The farmer is not going to move here. He’s decided on a once-a-month visitation schedule right now. And he told me that he has been keeping track of any money he spent on the family that is over $200 and I owe him $30K. To be clear, $30K is not that much for me. I can pay it back.

Melissa said I should send the farmer a bill for all the times I had to hire a driver to get us to Chicago so that we could do cello and still live on a farm.

I told her that’s not fair because I agreed, when I moved the boys to the farm, that the farmer would not have to pay for anything for us – he just paid utilities and taxes how he always did.

Melissa says, “That’s not an agreement you make going into a good relationship.”

I said, “Duh.”

In Swarthmore I told the boys they have to start doing their own laundry. And then I said they should do mine, too. They complained, of course. And I told them about kindness and caring and they better be nice to me because how you treat your mom is how you treat your wife and I don’t want my future daughter-in-law to think I let the boys walk all over me.

That’s true about how men treat their wives like they treat their mothers. For example, farmers have largely financial relationships with their parents, and that is largely what I had with the farmer as well. I didn’t mean for it to be that way. I don’t actually care about money and neither does he, which maybe means that was all we were willing to give to each other.

Some days I worry that my older son is not disciplined enough to make it through college. He does not read as much as I did when I was his age. And I was in special-ed English classes for reading below grade level. But then I notice he does his laundry like clockwork, even folding while it’s still all warm from the dryer.

I asked my son to do my laundry and because the last time I screamed this time he said fine. But he also said that my clothes take longer to dry than his do and he can’t wait because his biology tutor is coming. Impressed with this magnificent display of time management, I said I’d get mine out of the dryer.

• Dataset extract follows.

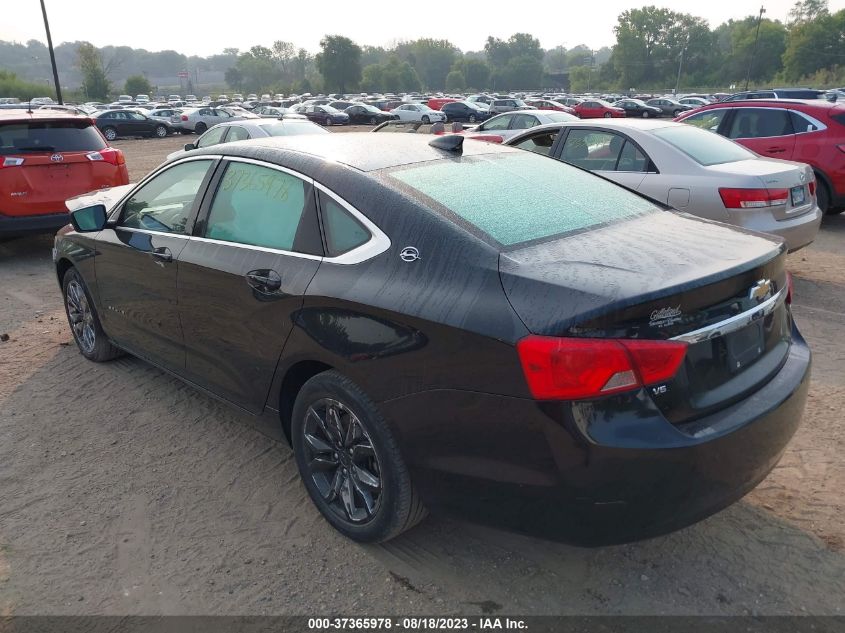2017 CHEVROLET IMPALA LT - 2G1105S38H9102035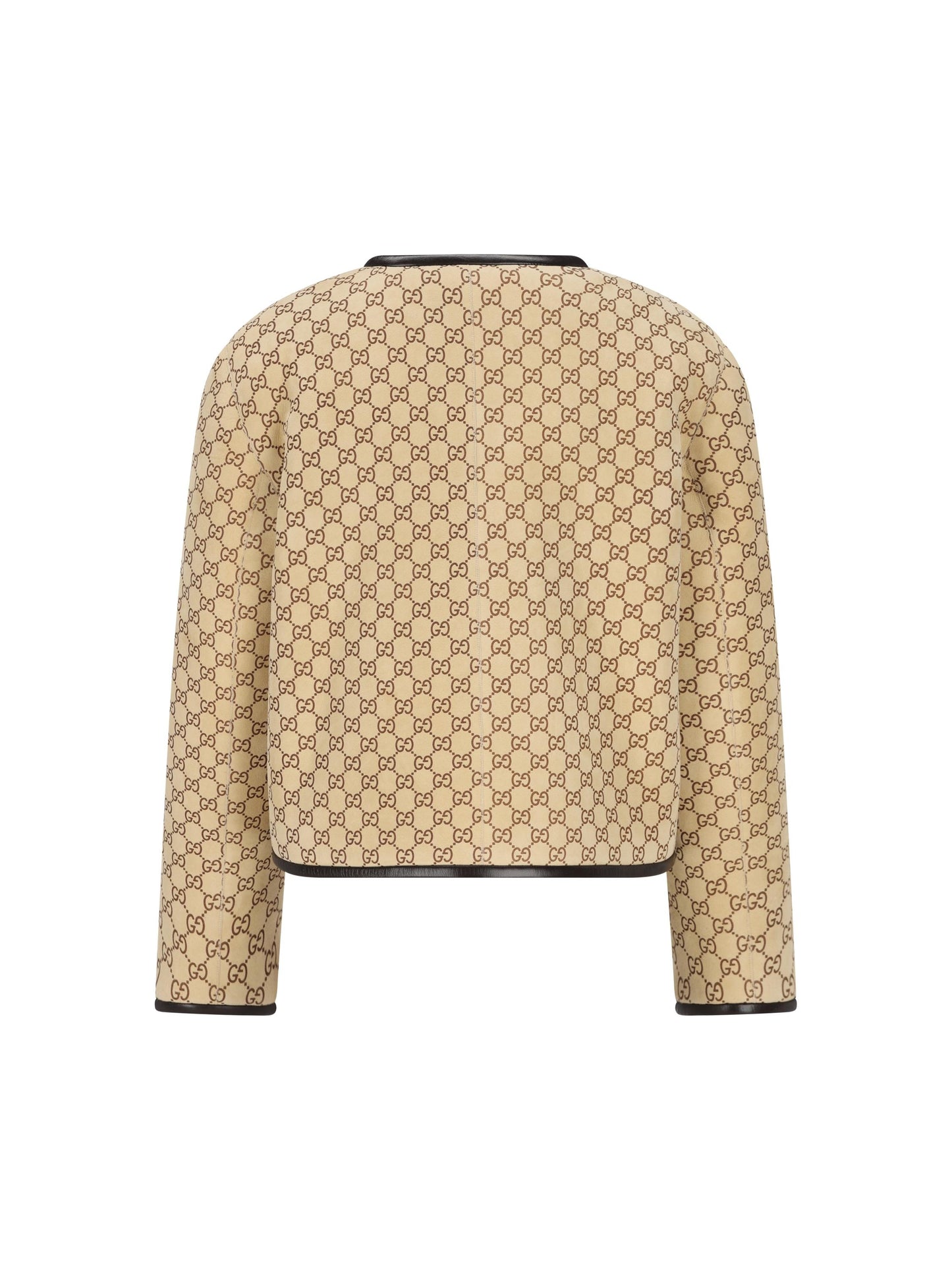 Giacca realizzata in montone. 835530 XSAGV2034 GUCCI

Then, two days later, all my clothes were gone.

I tried to not really say anything to the kids. They know things are sort of falling apart for me: Yesterday my younger son told me, “Mom, it’s going to be hard for you to get a third husband at your age.”

I wanted to be speechless or deaf or something, but I decided a good mom would be reassuring, so I said, “Don’t worry. Dad loves us very much.”

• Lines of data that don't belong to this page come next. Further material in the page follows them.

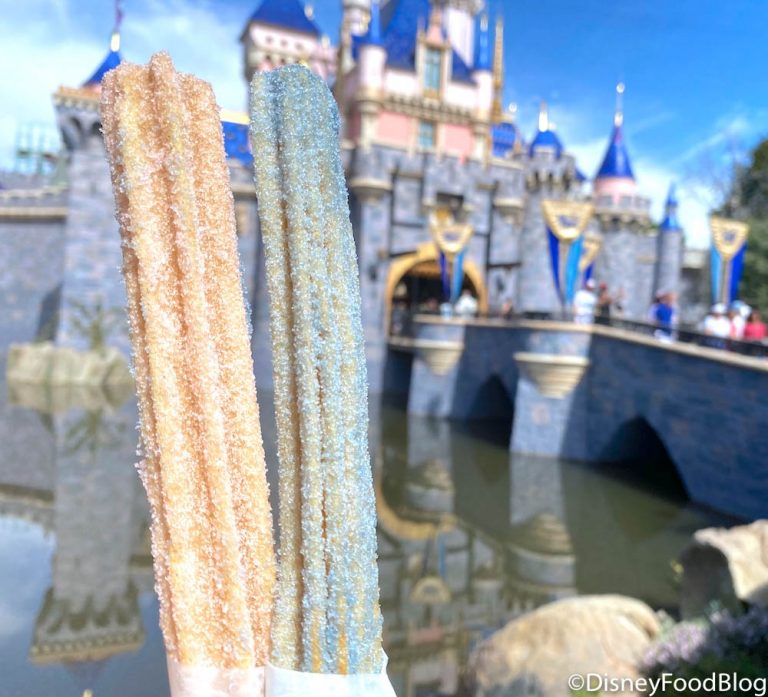 Disneyland Resort Churros and Churro Carts the disney food blog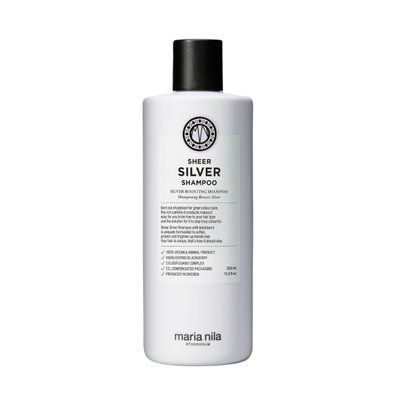 Косметичний засіб Maria Nila Sheer Silver Shampoo, 349 мл КОСМ02867 фото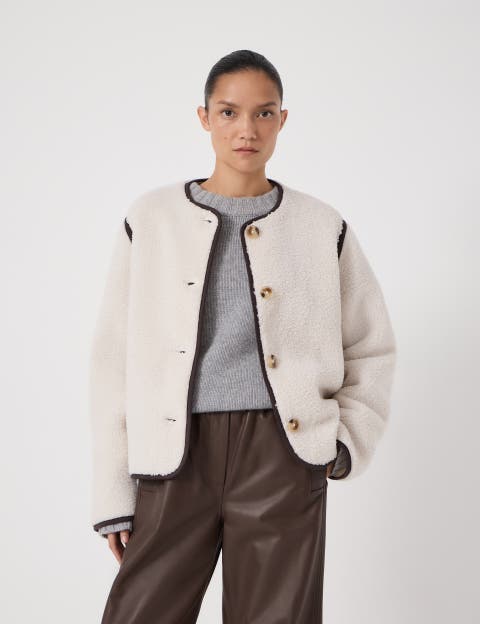 Alina Borg Button Cardigan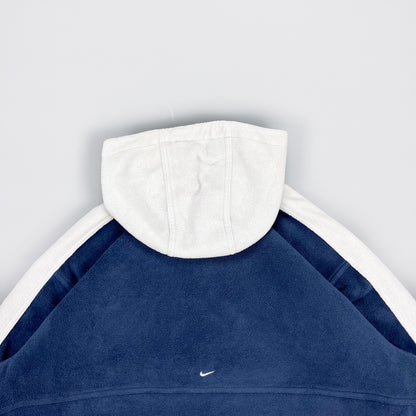 Nike Air Max Plus Tuned Tn Reversible Fleece 1/4 Zip Jacket - Early 2000's - Size: XL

The kids used to call the stepdad Dad and the biological dad by his first name. But recently the boys have noticed that there are huge differences between the two, so they say Dad for both and we all know which is which in context.

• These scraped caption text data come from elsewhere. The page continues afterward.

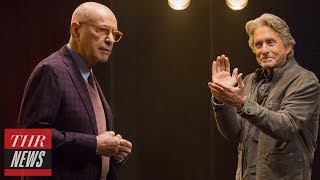 The Kominsky Method Gets Renewed for a Second Season  THR News [upl. by Suzy295]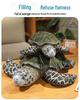 Sea Turtle Plush Pillow Toy - Marine Animal Doll for Kids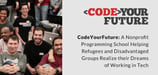 CodeYourFuture: A Nonprofit Programming School Helping Refugees and Disadvantaged Groups Realize their Dreams of Working in Tech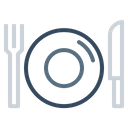 پیش‌نمایش فایل dish-plate-fork-knife-food-hotel-restaurant-4 از پک سفر و هتل
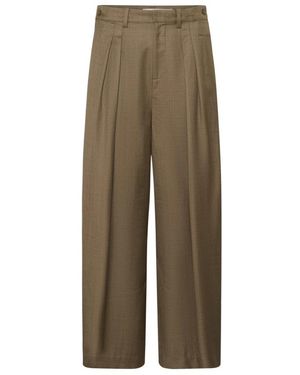 Gestuz Wide Trousers - Neutro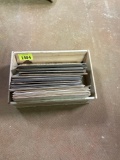 Box Full of Several Antique Slide Viewer Slides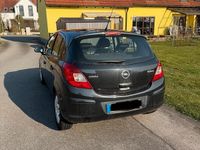 Gebraucht Opel Corsa Edition 95 PS (69 kW) 2013 Schwarz Kleinwagen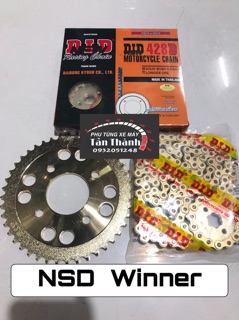 Nhông sên dĩa DID Winner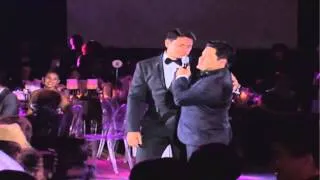 Say That You Love Me - Martin Nievera and Richard Gomez | 8th Star Magic Ball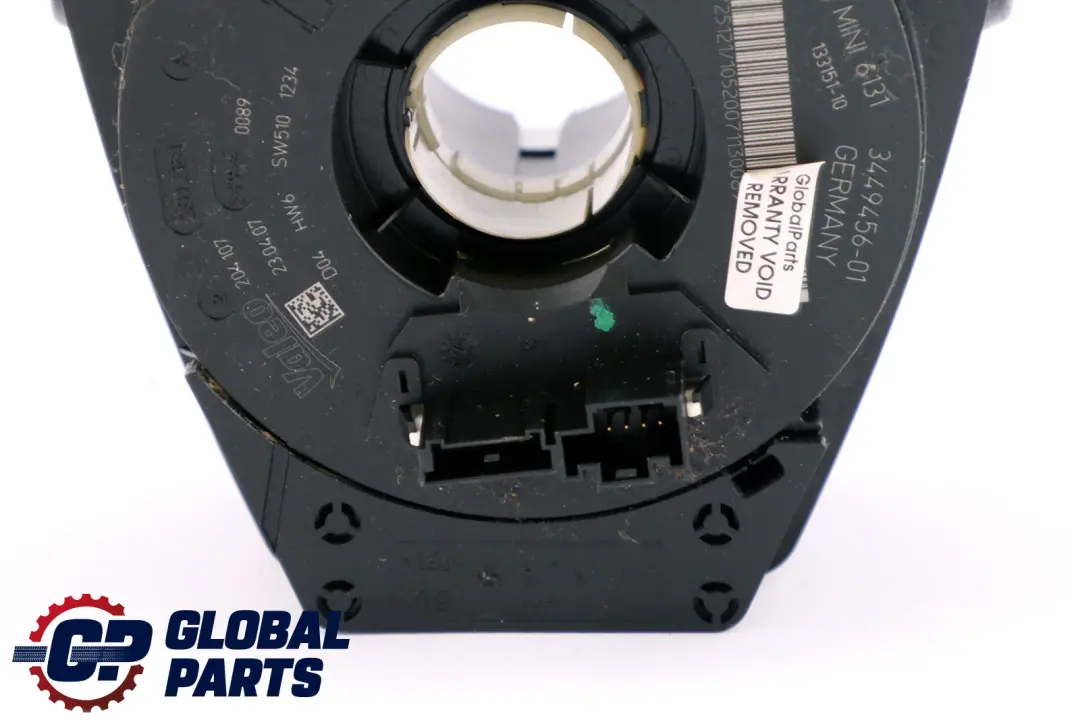 Columna De Direccion Interruptor Cluster Limpiaparabrisas Xenon para Mini R56 con número de pieza 3449456 Mini R56 Columna De Direccion Interruptor Cluster Limpiaparabrisas Xenon - SKU 3449456 - Número de pieza 3449456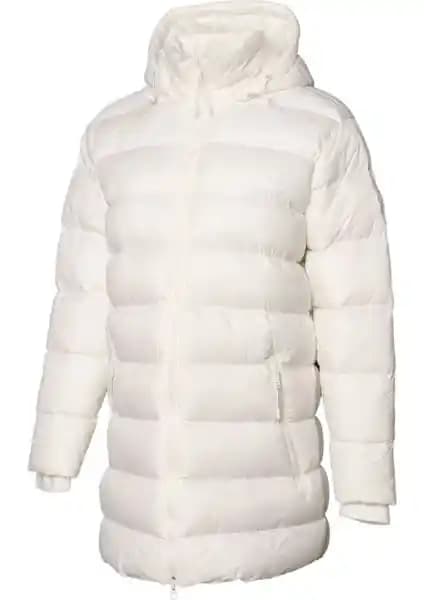 Hummel Hmlestel Zıp Coat Kadın Parka Beyaz Şık ve Fonksiyonel Kış Kabanı Ürün Özellikleri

Of course, the boys are noticing there are huge similarities as well.

My younger son tells me my sweater smells.

My older son said, “She doesn’t have another sweater, all her laundry got stolen.”

WHAT????? How did he know?! The kids know so much more than I give them credit for knowing.

And I’m pretty sure you are that way, too.

I was thinking that I was worried that it would feel terrible to have to admit to you that I can’t keep a marriage together. But now I see that the worst thing is actually to have to answer my youngest son when he says, “Do you think that because I have two dads who don’t want to live with me that I won’t want to live with my kids either?”